*Text:*
★ ★ ★ ★ ★

By David N. Leff

Science Editor

With Thanksgiving Day only a month away, it's almost time to talk turkey.

That thought will divide Americans into two camps: Those who speak up for white meat, such as breast, and those who elect dark meat — drumstick or giblets. The latter, in fact, are voting for flesh rich in the pigment protein myoglobin, while the former prefer helpings with the lowest possible myoglobin level.

What they're both eating, of course is muscle, skeletal muscle, which empowers turkeys and other forms of life, high and low, to fly and run. Besides this peripheral musculature, there's heart muscle, which pumps the blood that carries the hemoglobin that distributes the oxygen that fuels the body's energy output.

But what makes drumsticks dark and beefsteaks red is the iron oxide that makes up the rust-colored pigment of myoglobin. It's made only in the heart, and in the red form of skeletal muscle cells.

That protein stays out of the blood, where hemoglobin resides. Myoglobin transports oxygen from capillaries to the energy-dispensing mitochondria in heart and endurance muscle cells.

Unlike the complex, quadruple molecular network of the hemoglobins, myoglobin sports only a single heme-loaded molecule. Medical textbooks teach that stores of myoglobin supply muscles with oxygen to fuel short bursts of energy .

"We've been interested for a long time in the mechanisms by which muscle cells meet their metabolic demand," said research and clinical cardiologist R. Sanders Williams. "Particularly the hypothesis that a failure of oxygen delivery, and production of ATP, the energy molecule, is important to the pathogenesis of heart failure." Williams occupies an endowed chair in cardiovascular diseases at the University of Texas Southwestern Medical Center, in Dallas.

★ ★ ★ ★ ★

*Exercise prompt:* Please return the passage from the article on turkey meat and myoglobin, starting with "That protein stays" and going on through "Center, in Dallas.". The rows that come next are separate material and are not part of the article on turkey meat and myoglobin.

★ ★ ★ ★ ★

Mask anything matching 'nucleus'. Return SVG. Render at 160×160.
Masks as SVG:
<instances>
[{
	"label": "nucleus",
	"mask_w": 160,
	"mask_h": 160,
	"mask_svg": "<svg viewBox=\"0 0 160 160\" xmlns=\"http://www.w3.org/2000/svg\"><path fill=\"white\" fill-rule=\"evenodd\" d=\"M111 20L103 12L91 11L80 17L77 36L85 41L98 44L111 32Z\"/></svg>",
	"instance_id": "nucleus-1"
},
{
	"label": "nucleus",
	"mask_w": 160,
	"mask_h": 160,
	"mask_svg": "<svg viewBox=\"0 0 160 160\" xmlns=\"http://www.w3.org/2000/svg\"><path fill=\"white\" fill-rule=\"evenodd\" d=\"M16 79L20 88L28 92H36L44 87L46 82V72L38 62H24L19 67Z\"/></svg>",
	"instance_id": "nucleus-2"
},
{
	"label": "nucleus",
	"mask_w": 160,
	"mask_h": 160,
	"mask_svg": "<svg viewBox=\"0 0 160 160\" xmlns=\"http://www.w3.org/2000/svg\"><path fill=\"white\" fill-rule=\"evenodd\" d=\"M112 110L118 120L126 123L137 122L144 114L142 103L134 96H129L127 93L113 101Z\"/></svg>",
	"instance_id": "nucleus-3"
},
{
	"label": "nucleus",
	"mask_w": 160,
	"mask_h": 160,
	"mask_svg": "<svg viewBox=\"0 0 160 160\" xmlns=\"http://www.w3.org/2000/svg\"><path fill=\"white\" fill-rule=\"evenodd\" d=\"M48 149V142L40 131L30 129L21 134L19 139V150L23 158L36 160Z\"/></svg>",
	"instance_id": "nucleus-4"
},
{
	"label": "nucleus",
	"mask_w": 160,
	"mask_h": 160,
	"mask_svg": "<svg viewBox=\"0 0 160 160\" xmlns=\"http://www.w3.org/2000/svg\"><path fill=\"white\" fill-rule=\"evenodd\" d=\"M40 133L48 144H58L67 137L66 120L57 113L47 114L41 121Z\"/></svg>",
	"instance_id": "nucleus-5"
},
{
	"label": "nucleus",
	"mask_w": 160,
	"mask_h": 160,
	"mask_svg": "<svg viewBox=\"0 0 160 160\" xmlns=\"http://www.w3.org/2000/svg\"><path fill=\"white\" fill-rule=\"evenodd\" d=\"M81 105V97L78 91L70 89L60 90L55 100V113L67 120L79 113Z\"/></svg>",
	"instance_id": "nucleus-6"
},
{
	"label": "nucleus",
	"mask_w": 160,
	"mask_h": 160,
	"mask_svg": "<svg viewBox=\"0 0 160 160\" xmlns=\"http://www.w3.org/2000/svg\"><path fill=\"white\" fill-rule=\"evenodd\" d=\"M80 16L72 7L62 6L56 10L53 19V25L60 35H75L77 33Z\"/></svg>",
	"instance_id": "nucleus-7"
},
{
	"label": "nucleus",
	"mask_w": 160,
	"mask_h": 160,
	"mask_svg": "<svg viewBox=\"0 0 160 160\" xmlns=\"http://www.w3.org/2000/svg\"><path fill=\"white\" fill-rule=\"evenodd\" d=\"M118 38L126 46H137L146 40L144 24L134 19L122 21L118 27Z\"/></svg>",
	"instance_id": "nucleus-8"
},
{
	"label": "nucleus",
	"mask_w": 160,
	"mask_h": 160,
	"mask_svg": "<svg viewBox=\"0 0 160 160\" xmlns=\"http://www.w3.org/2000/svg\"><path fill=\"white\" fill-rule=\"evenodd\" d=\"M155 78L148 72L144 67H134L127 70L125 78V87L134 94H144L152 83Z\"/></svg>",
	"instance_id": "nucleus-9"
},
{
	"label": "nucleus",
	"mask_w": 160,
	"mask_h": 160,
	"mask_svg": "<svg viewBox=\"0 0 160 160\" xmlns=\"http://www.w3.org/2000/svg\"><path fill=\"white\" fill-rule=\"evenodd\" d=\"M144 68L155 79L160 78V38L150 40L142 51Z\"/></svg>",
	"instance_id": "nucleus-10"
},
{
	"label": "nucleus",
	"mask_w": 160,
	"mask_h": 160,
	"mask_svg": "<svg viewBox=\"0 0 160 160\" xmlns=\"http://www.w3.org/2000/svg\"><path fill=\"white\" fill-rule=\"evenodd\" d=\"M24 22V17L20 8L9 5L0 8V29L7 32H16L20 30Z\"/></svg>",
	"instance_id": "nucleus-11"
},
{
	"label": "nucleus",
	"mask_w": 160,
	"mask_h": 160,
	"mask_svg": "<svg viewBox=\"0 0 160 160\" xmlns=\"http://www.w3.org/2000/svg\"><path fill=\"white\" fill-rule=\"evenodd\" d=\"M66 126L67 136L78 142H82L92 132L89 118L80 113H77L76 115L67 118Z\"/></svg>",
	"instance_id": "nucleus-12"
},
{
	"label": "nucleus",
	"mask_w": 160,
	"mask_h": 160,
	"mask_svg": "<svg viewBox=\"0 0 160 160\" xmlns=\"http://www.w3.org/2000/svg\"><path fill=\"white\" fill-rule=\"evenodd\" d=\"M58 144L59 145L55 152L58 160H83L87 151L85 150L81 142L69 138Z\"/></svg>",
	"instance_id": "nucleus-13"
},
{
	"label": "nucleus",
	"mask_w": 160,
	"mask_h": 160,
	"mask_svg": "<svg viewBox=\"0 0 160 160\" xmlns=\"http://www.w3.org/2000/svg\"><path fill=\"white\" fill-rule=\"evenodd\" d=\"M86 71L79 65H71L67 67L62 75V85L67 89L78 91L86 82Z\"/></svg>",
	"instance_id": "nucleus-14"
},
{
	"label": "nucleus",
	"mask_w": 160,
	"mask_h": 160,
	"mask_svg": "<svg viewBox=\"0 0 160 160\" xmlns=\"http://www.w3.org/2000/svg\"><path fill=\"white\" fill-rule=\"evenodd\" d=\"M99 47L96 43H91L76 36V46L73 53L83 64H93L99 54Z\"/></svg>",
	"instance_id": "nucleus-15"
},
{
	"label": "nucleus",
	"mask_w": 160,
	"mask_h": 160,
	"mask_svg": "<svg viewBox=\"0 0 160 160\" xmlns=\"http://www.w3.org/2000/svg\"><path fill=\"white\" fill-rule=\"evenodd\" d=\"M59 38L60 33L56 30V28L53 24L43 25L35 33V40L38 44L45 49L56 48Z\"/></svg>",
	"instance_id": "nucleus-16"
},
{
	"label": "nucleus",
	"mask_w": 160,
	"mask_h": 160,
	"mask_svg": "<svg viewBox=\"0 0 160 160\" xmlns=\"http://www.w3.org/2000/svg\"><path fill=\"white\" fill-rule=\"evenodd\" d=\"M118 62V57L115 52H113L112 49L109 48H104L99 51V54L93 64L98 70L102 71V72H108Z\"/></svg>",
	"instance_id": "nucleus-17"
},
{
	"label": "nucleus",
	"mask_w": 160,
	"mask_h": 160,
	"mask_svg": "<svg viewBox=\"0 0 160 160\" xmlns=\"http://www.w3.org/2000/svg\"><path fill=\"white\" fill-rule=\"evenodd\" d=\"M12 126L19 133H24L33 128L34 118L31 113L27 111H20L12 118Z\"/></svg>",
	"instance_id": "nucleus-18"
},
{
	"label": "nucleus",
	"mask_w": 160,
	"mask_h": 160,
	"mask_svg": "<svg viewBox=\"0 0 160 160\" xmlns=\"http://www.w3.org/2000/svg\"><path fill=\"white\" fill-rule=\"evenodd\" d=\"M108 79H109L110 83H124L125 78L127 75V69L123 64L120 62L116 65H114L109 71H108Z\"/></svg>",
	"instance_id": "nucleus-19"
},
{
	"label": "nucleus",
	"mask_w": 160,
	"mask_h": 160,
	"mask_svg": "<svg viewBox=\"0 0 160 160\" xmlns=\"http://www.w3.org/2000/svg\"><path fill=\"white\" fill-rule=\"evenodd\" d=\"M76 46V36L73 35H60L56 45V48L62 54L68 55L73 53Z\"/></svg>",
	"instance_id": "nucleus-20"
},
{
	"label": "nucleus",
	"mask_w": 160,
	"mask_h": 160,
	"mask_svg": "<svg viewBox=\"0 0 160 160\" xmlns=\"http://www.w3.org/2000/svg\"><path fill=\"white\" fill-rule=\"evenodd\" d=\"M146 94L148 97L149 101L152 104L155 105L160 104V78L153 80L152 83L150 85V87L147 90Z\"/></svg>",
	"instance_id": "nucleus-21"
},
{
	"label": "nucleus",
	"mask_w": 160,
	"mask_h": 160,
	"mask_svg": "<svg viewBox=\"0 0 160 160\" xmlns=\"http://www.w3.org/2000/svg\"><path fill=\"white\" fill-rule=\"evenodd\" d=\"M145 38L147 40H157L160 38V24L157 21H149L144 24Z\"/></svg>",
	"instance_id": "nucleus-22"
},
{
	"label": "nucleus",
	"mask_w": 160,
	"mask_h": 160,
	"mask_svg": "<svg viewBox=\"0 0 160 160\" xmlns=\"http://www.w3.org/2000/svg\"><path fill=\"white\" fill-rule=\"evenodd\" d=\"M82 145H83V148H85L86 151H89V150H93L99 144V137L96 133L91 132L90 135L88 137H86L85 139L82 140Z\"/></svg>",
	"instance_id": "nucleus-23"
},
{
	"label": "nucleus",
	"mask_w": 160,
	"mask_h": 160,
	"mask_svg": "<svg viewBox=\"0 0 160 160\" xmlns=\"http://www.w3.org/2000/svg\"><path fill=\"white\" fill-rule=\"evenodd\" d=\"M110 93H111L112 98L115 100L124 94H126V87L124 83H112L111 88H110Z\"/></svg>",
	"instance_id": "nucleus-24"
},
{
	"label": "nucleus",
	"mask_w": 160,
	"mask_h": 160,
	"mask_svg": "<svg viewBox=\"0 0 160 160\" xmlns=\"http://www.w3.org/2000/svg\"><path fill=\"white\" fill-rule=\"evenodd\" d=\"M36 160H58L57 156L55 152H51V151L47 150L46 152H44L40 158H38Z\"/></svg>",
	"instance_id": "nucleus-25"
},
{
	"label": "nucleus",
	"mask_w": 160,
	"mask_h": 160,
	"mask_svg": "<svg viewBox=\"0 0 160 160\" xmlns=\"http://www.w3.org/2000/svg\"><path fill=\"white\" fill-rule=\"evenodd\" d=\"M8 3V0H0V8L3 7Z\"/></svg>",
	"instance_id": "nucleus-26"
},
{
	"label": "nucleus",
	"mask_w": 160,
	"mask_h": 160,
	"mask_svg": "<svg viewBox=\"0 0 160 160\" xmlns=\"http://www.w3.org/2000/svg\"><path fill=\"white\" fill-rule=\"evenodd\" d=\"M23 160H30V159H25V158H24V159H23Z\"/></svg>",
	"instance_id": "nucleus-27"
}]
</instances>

★ ★ ★ ★ ★

*Solution to this exercise:*
That protein stays out of the blood, where hemoglobin resides. Myoglobin transports oxygen from capillaries to the energy-dispensing mitochondria in heart and endurance muscle cells.

Unlike the complex, quadruple molecular network of the hemoglobins, myoglobin sports only a single heme-loaded molecule. Medical textbooks teach that stores of myoglobin supply muscles with oxygen to fuel short bursts of energy .

"We've been interested for a long time in the mechanisms by which muscle cells meet their metabolic demand," said research and clinical cardiologist R. Sanders Williams. "Particularly the hypothesis that a failure of oxygen delivery, and production of ATP, the energy molecule, is important to the pathogenesis of heart failure." Williams occupies an endowed chair in cardiovascular diseases at the University of Texas Southwestern Medical Center, in Dallas.